WHAT YOU HAVE TO DO
Every record is to be copied unchanged, except that its pictures are removed.

LISTED RECORDS
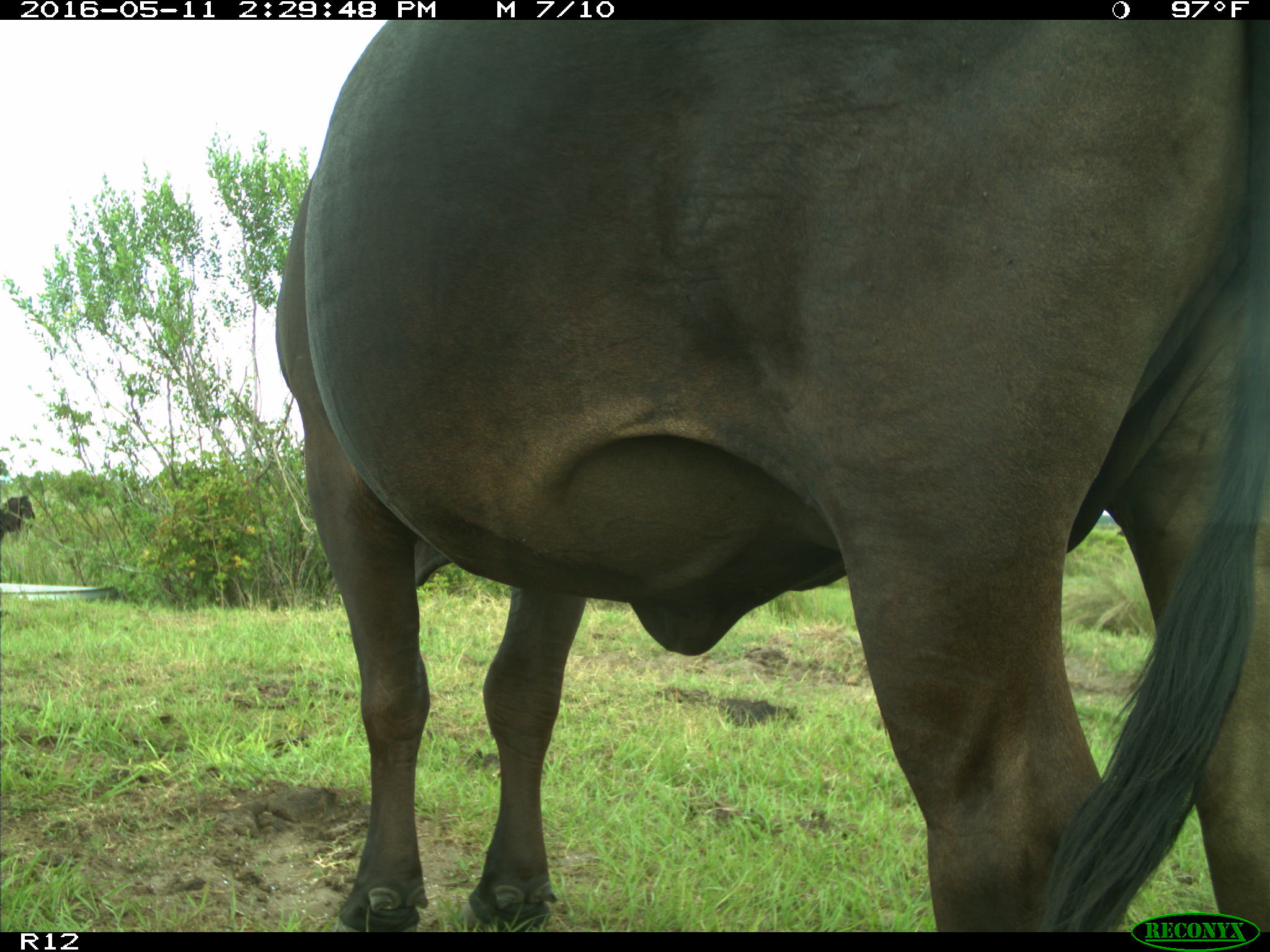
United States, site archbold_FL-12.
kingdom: Animalia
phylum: Chordata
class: Mammalia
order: Artiodactyla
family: Bovidae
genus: Bos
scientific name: Bos taurus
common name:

YOUR SOLUTION
United States, site archbold_FL-12.
kingdom: Animalia
phylum: Chordata
class: Mammalia
order: Artiodactyla
family: Bovidae
genus: Bos
scientific name: Bos taurus
common name:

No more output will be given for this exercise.